Supplied information start

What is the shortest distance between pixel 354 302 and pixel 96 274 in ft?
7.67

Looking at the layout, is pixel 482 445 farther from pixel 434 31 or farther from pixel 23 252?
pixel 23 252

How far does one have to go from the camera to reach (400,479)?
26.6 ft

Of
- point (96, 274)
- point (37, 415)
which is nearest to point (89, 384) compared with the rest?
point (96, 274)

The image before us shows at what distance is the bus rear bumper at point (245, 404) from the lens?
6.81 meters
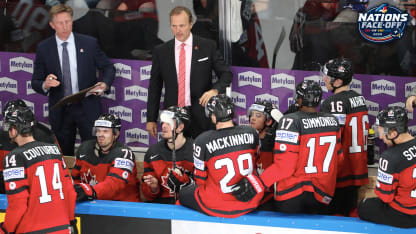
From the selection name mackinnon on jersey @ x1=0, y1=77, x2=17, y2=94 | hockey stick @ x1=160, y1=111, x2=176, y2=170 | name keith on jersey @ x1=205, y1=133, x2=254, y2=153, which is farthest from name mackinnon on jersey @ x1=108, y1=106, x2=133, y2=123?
name keith on jersey @ x1=205, y1=133, x2=254, y2=153

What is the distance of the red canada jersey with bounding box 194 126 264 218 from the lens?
5180 millimetres

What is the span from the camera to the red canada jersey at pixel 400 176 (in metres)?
4.86

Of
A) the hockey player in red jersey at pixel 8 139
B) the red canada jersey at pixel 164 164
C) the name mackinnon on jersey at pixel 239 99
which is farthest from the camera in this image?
the name mackinnon on jersey at pixel 239 99

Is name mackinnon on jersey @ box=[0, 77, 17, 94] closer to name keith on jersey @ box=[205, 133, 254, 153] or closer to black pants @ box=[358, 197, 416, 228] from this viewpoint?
name keith on jersey @ box=[205, 133, 254, 153]

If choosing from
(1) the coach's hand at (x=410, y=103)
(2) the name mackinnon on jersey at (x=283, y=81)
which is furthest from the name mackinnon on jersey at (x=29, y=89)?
(1) the coach's hand at (x=410, y=103)

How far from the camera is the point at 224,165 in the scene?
520 cm

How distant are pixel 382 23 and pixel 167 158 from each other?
2963 mm

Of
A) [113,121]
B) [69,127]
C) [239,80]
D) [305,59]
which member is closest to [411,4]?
[305,59]

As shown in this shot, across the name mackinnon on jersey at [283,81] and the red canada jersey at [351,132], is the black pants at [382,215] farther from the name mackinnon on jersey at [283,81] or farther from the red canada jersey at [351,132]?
the name mackinnon on jersey at [283,81]

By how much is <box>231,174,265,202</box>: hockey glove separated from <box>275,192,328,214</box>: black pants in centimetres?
40

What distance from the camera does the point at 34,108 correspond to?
8305 millimetres

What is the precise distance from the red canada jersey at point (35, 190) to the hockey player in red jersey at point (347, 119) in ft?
8.52

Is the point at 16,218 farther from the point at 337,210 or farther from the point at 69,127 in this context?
the point at 337,210

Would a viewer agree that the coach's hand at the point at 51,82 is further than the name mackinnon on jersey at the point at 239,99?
No
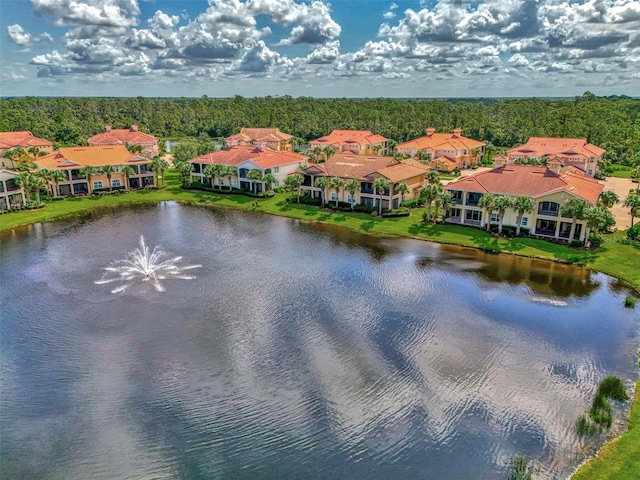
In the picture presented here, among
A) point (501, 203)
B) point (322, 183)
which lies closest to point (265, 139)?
point (322, 183)

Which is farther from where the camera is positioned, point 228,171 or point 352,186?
point 228,171

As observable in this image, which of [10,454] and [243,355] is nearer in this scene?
→ [10,454]

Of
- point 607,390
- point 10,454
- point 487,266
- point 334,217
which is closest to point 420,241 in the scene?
point 487,266

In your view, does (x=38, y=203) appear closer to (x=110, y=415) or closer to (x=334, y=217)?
(x=334, y=217)

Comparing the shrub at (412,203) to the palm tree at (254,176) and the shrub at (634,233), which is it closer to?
the palm tree at (254,176)

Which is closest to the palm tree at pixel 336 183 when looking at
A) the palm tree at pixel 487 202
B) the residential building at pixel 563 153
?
the palm tree at pixel 487 202

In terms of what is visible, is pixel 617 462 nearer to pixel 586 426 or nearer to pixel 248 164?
pixel 586 426
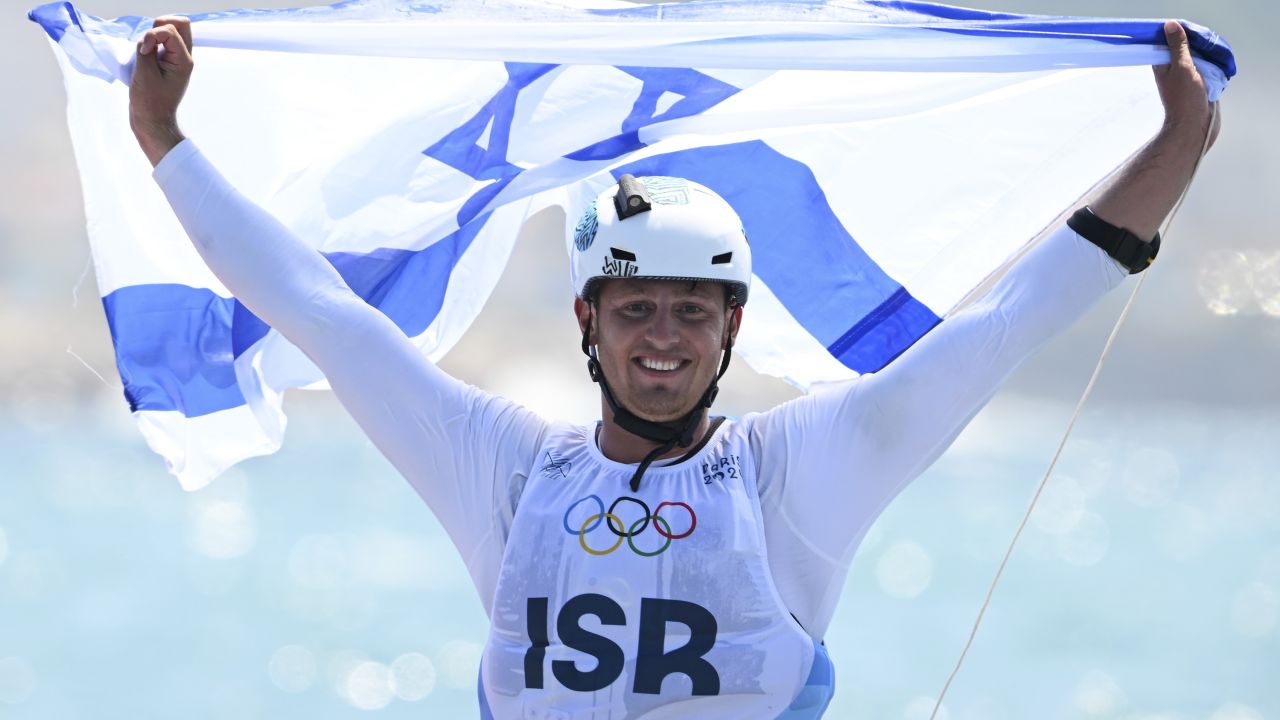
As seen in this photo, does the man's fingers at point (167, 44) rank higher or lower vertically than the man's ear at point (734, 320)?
higher

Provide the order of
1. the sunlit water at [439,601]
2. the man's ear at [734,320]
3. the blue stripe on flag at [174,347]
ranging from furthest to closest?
the sunlit water at [439,601]
the blue stripe on flag at [174,347]
the man's ear at [734,320]

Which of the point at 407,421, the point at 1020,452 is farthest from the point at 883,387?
the point at 1020,452

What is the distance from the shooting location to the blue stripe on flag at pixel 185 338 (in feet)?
12.3

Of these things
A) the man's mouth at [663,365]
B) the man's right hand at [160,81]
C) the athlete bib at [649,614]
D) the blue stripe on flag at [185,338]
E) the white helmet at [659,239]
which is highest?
the man's right hand at [160,81]

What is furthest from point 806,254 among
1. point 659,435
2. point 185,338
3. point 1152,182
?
point 185,338

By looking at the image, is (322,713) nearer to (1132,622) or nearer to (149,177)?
(1132,622)

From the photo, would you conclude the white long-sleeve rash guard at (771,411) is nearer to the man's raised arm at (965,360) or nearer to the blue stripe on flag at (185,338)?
the man's raised arm at (965,360)

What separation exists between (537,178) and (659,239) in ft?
2.85

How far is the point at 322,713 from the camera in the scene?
47.7 feet

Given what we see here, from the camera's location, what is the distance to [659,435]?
317cm

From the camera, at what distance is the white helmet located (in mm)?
3158

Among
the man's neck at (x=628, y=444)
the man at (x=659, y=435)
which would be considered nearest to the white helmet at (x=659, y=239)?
the man at (x=659, y=435)

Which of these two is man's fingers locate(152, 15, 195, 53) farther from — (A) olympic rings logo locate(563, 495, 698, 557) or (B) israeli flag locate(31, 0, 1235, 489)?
(A) olympic rings logo locate(563, 495, 698, 557)

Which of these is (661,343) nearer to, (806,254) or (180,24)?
(806,254)
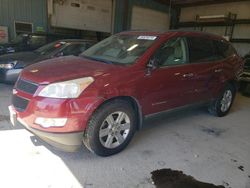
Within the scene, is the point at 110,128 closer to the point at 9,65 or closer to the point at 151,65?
the point at 151,65

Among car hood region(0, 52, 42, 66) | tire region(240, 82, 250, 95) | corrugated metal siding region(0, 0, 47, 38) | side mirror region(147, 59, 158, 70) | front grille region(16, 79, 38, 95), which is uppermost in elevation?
corrugated metal siding region(0, 0, 47, 38)

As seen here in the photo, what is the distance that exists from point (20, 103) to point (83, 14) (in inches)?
360

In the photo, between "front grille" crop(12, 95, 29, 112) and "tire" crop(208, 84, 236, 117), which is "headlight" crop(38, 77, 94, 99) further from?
"tire" crop(208, 84, 236, 117)

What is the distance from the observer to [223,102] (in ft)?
15.3

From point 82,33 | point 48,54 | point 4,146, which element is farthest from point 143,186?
point 82,33

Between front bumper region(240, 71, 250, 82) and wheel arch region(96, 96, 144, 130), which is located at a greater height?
wheel arch region(96, 96, 144, 130)

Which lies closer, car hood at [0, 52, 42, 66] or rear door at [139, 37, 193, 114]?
rear door at [139, 37, 193, 114]

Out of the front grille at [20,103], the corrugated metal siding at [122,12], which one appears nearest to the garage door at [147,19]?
the corrugated metal siding at [122,12]

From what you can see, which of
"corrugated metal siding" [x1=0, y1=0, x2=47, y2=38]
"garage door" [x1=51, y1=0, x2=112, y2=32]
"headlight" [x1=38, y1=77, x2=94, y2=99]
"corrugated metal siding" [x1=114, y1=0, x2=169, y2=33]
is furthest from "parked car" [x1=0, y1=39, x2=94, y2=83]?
"corrugated metal siding" [x1=114, y1=0, x2=169, y2=33]

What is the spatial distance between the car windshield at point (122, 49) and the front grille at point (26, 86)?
3.09 ft

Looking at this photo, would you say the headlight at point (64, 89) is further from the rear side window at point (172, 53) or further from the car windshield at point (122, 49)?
the rear side window at point (172, 53)

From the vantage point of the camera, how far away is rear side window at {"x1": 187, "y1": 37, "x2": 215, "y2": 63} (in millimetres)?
3650

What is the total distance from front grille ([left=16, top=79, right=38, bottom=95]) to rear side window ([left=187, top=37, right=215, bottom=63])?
2.27m

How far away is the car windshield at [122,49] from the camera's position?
3.04 meters
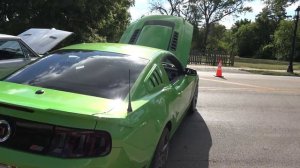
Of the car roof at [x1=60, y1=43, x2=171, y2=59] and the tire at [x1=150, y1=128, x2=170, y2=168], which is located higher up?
the car roof at [x1=60, y1=43, x2=171, y2=59]

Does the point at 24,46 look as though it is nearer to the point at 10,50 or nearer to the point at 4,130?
the point at 10,50

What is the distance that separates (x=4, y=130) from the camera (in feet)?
11.2

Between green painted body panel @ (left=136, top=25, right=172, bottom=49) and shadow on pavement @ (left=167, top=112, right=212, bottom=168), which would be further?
green painted body panel @ (left=136, top=25, right=172, bottom=49)

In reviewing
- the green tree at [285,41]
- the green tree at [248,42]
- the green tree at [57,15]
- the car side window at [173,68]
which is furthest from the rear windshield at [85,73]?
the green tree at [248,42]

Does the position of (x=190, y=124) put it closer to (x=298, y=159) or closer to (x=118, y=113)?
(x=298, y=159)

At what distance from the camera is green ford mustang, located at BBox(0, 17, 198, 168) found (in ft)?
10.8

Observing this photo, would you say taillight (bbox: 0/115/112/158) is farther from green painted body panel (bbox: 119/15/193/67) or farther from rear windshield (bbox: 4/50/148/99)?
green painted body panel (bbox: 119/15/193/67)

Supplied information end

Set down everything in the listing from the line containing "Between green painted" through the end of the listing, word for word.

Between green painted body panel @ (left=136, top=25, right=172, bottom=49) and shadow on pavement @ (left=167, top=112, right=212, bottom=168), which would be further?
green painted body panel @ (left=136, top=25, right=172, bottom=49)

In reviewing
- the green tree at [285,41]
- the green tree at [248,42]
- the green tree at [57,15]
- the car side window at [173,68]
which is furthest from the rear windshield at [85,73]?
the green tree at [248,42]

Does the position of (x=190, y=124) put it closer to (x=298, y=159) or closer to (x=118, y=113)?
(x=298, y=159)

At what distance from the camera is green ford mustang, located at BBox(0, 17, 198, 168) found (in ft)?
10.8

Observing this photo, would you say taillight (bbox: 0/115/112/158) is farther from green painted body panel (bbox: 119/15/193/67) or farther from rear windshield (bbox: 4/50/148/99)?
green painted body panel (bbox: 119/15/193/67)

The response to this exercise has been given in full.